Work began in 1913 on a fog alarm station on the highest point of Harbour Island, one of the western islands in the group. The station buildings, which consisted of three buildings that served as an engine house, a keeper’s dwelling, and a storehouse, all painted in black and white vertical stripes, were completed in 1914, and the needed machinery was installed in 1915.
The diaphone fog alarm, which gave a group of two blasts every ninety seconds thus: two-second blast, ten seconds of silence, another two-second blast, and then seventy-six seconds of silence was established in 1915, and then later that year, a light, a white flash every ten seconds, commenced operation from a lantern room on the engine house.
According to the 1935 census, forty-six-year-old Charleas Barter was living at the station with his wife Lavinia and seven children and serving as the head keeper, while twenty-six-year-old Jeremiah Fudge was serving as the assistant keeper and had his mother living with him. In 1945, Jeremiah Fudge, who by this time had married Elizabeth and had three children under the age of nine, was the head keeper and still had his seventy-three-year-old mother living with him on the island. George B. Monster was the assistant keeper in 1945.

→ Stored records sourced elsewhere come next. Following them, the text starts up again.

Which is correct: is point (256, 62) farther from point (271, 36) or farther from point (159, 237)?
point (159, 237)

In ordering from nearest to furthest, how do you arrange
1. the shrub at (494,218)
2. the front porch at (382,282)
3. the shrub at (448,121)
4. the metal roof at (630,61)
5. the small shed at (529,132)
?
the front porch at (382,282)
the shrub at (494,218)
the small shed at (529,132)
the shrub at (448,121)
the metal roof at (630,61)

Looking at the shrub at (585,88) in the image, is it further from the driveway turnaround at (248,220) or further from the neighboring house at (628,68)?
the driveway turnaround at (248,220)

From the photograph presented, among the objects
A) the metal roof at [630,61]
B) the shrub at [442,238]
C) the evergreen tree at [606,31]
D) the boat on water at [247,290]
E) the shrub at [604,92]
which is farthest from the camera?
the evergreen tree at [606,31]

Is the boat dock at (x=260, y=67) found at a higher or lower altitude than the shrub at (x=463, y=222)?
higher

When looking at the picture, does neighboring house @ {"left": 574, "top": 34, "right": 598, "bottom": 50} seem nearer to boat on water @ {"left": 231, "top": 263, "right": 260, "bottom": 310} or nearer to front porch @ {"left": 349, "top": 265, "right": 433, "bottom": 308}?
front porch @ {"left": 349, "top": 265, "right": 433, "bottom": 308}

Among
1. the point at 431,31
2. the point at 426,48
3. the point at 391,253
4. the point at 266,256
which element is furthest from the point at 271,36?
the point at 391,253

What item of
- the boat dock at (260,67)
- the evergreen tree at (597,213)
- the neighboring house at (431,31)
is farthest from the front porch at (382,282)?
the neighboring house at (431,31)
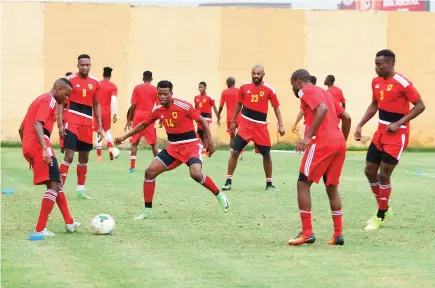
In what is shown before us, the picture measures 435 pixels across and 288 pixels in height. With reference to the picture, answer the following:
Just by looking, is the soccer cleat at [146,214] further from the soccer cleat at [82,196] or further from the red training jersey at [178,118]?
the soccer cleat at [82,196]

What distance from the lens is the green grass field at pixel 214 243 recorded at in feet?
28.7

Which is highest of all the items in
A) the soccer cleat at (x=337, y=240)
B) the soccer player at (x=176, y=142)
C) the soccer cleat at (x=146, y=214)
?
the soccer player at (x=176, y=142)

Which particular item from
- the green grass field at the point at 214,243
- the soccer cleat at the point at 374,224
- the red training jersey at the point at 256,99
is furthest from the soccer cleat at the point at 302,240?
the red training jersey at the point at 256,99

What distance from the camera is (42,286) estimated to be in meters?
8.33

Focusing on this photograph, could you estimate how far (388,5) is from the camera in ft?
167

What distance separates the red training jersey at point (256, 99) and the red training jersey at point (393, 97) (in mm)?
5377

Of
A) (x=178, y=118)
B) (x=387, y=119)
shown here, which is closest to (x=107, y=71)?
(x=178, y=118)

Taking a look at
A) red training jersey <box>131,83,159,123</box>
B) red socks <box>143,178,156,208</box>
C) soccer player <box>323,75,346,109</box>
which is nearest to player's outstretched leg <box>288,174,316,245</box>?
red socks <box>143,178,156,208</box>

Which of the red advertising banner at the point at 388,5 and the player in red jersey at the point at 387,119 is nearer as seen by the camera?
the player in red jersey at the point at 387,119

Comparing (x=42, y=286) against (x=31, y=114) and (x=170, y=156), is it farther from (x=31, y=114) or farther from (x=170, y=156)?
(x=170, y=156)

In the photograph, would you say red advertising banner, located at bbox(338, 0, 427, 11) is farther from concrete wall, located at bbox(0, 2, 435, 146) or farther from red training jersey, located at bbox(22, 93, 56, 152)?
red training jersey, located at bbox(22, 93, 56, 152)

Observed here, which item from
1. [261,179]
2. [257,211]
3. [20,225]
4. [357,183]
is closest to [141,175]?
[261,179]

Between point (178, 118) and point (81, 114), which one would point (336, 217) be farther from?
point (81, 114)

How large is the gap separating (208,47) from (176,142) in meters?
20.8
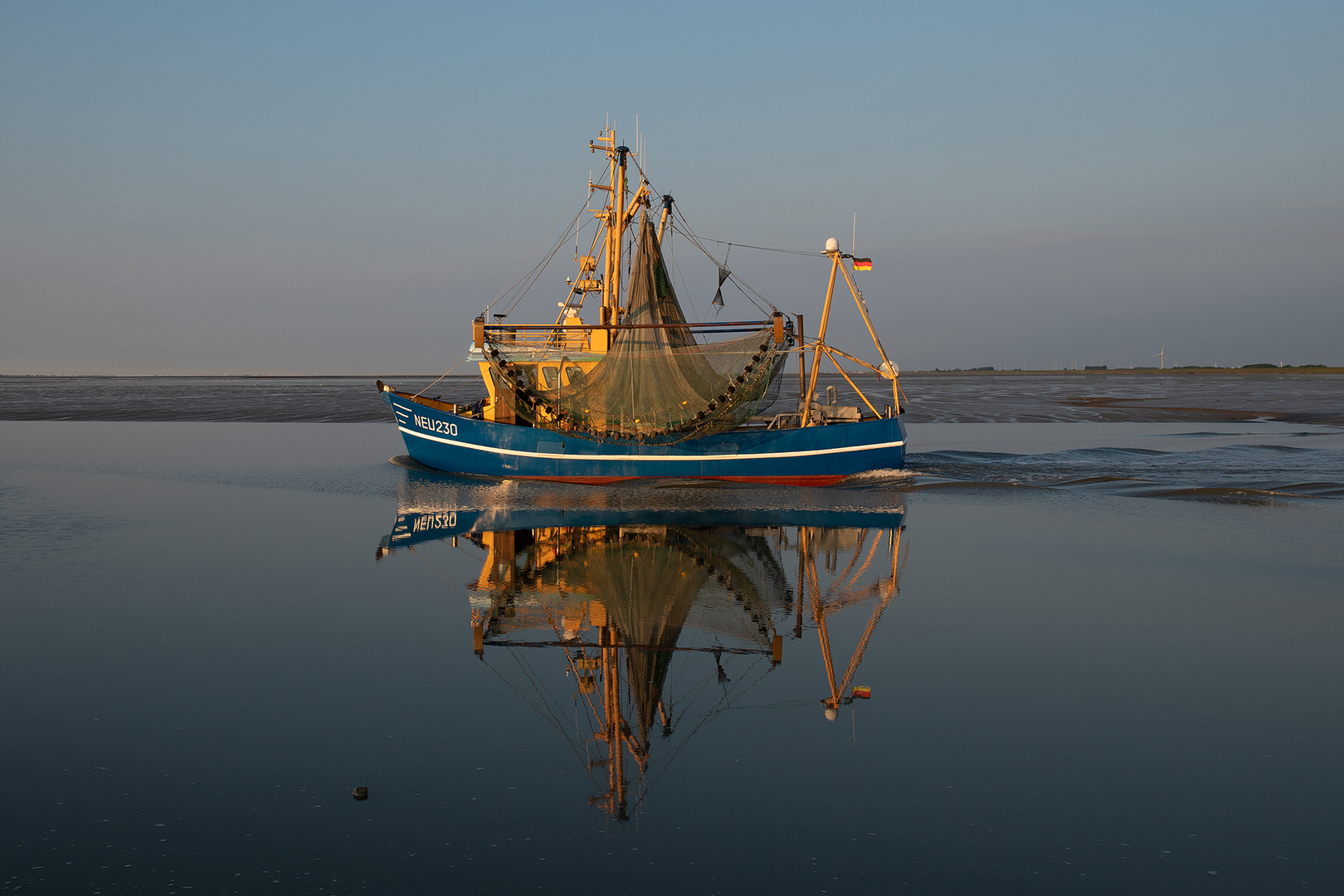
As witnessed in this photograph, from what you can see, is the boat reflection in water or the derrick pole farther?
the derrick pole

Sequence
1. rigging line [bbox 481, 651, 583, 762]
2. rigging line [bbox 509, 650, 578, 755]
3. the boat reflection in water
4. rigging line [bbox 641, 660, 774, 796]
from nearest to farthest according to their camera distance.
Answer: rigging line [bbox 641, 660, 774, 796] → rigging line [bbox 481, 651, 583, 762] → rigging line [bbox 509, 650, 578, 755] → the boat reflection in water

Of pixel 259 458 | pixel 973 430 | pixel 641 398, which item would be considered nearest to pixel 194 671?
pixel 641 398

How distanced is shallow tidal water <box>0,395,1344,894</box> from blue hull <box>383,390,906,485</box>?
7.64 metres

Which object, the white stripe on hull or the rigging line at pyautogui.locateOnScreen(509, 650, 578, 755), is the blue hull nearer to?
the white stripe on hull

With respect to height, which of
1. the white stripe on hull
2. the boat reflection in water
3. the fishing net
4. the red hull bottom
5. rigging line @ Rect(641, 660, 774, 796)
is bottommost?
rigging line @ Rect(641, 660, 774, 796)

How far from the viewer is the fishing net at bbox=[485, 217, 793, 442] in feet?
77.0

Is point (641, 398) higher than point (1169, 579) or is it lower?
higher

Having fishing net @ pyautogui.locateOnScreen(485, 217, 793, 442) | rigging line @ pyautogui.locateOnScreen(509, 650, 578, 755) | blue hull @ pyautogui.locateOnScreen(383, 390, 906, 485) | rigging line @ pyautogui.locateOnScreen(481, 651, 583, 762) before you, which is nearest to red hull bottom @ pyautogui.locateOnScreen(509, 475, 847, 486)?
blue hull @ pyautogui.locateOnScreen(383, 390, 906, 485)

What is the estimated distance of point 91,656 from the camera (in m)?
8.47

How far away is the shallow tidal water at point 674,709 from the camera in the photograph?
5062 mm

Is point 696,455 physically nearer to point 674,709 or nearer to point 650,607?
point 650,607

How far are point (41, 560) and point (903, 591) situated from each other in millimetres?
12196

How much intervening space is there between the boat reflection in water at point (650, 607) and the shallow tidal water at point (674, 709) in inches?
2.5

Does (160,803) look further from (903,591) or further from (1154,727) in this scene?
(903,591)
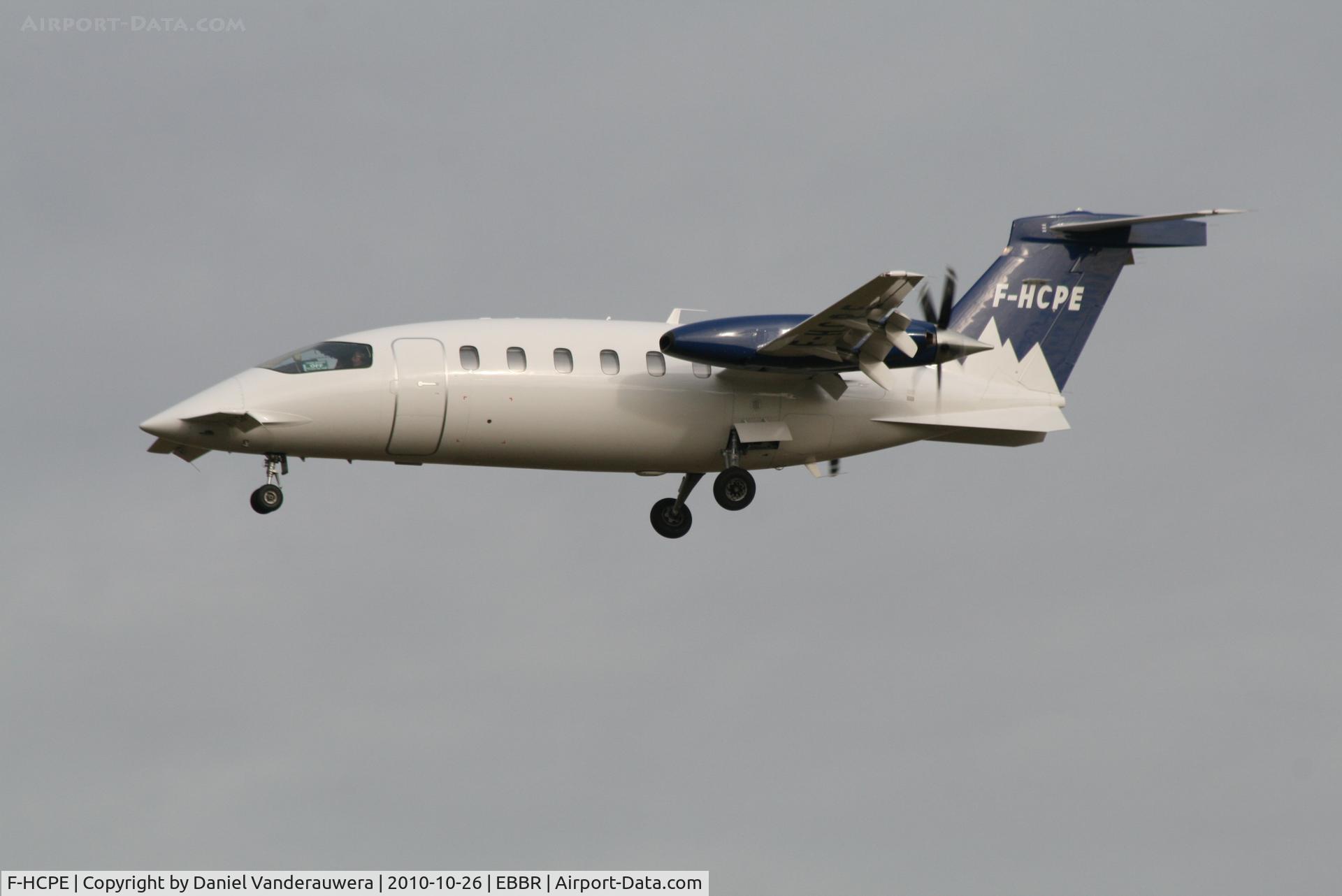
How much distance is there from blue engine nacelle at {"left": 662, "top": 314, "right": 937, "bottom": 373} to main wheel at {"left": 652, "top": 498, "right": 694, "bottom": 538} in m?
4.33

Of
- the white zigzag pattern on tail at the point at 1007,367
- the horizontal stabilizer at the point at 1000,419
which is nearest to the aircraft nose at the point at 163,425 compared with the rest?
the horizontal stabilizer at the point at 1000,419

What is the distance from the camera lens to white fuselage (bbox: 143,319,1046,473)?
3431 cm

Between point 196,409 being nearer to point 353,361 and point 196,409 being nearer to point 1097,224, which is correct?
point 353,361

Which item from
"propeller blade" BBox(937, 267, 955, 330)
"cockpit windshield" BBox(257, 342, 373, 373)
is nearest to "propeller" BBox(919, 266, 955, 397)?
"propeller blade" BBox(937, 267, 955, 330)

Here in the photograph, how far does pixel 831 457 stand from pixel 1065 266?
735 centimetres

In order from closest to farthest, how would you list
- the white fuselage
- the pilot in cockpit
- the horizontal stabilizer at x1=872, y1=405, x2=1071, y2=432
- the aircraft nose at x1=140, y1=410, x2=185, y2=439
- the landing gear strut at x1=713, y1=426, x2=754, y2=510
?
the aircraft nose at x1=140, y1=410, x2=185, y2=439 → the white fuselage → the pilot in cockpit → the landing gear strut at x1=713, y1=426, x2=754, y2=510 → the horizontal stabilizer at x1=872, y1=405, x2=1071, y2=432

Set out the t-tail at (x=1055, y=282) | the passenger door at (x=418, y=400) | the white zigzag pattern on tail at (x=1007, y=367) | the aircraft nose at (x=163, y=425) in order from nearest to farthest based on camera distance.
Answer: the aircraft nose at (x=163, y=425)
the passenger door at (x=418, y=400)
the white zigzag pattern on tail at (x=1007, y=367)
the t-tail at (x=1055, y=282)

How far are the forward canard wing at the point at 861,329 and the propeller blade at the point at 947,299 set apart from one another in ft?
2.55

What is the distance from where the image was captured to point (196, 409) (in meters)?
33.8

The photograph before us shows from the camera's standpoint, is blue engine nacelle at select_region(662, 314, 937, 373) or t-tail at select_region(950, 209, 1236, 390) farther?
t-tail at select_region(950, 209, 1236, 390)

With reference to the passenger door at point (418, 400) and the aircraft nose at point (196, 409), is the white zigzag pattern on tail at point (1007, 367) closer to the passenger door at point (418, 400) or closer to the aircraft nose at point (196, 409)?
the passenger door at point (418, 400)

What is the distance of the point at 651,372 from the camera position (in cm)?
3628

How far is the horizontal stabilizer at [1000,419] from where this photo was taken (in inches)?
1502

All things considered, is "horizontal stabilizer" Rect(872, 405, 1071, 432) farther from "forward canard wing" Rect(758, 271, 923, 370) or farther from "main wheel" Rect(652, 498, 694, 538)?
"main wheel" Rect(652, 498, 694, 538)
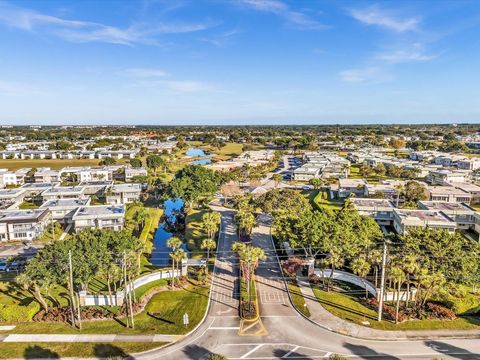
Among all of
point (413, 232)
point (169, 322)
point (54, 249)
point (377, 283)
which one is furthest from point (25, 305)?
point (413, 232)

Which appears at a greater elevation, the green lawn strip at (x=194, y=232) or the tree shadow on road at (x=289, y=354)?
the green lawn strip at (x=194, y=232)

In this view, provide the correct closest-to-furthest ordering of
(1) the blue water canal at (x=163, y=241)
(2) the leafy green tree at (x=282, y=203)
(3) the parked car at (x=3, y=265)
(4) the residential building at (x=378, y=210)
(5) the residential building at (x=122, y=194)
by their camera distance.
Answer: (3) the parked car at (x=3, y=265) < (1) the blue water canal at (x=163, y=241) < (2) the leafy green tree at (x=282, y=203) < (4) the residential building at (x=378, y=210) < (5) the residential building at (x=122, y=194)

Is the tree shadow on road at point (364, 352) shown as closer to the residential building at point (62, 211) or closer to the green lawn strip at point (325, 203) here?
the green lawn strip at point (325, 203)

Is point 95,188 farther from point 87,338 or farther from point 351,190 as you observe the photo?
point 351,190

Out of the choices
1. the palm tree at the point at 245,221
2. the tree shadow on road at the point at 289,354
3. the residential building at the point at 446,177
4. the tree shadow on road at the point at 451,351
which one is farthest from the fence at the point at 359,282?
the residential building at the point at 446,177

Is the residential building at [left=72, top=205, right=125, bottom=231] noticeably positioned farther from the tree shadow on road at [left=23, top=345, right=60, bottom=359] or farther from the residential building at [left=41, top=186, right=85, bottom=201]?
the tree shadow on road at [left=23, top=345, right=60, bottom=359]

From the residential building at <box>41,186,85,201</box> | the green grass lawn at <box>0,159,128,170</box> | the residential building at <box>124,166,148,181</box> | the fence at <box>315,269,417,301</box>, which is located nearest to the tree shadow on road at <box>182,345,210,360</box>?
the fence at <box>315,269,417,301</box>

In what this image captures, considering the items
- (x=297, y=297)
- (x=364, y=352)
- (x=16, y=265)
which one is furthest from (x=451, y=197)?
(x=16, y=265)

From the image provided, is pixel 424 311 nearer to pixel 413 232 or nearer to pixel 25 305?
pixel 413 232
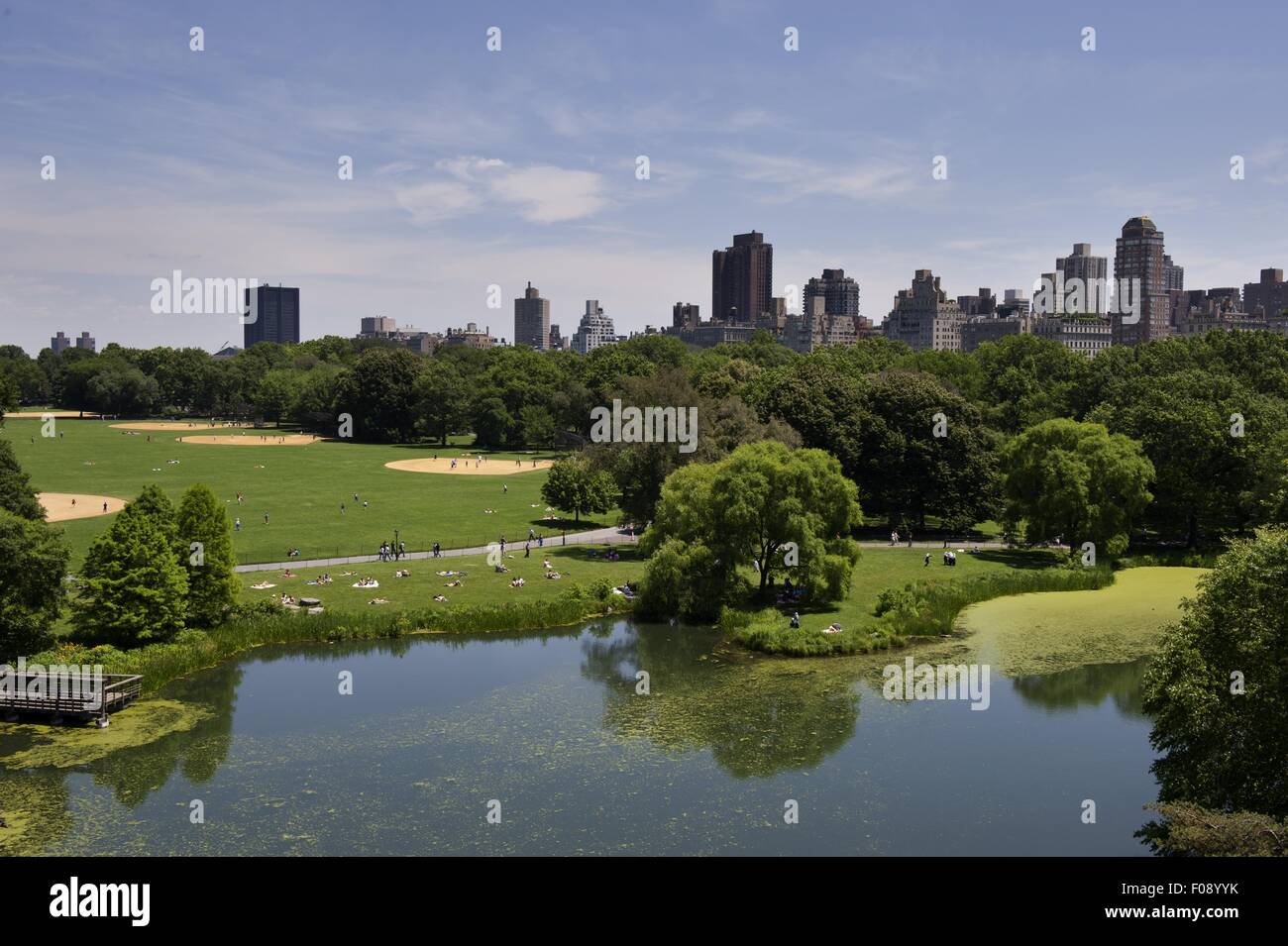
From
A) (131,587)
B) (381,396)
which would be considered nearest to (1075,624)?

Roland Durnford was in charge of the station on Harbour Island in 2001 when it was destaffed. He recalls that there are five graves on the island: four of shipwreck victims and one the son of a lighthouse keeper, and that George Keeping was one of the early keepers.
In 2021, a square, skeletal tower, with a red square daymark that had a white horizontal stripe, was displaying a flashing white light with a period of ten seconds from Harbour Island.
Keepers: Charles Barter (at least 1935), Jeremiah Fudge (at least 1945), Roland V. Durnford ( – 2001).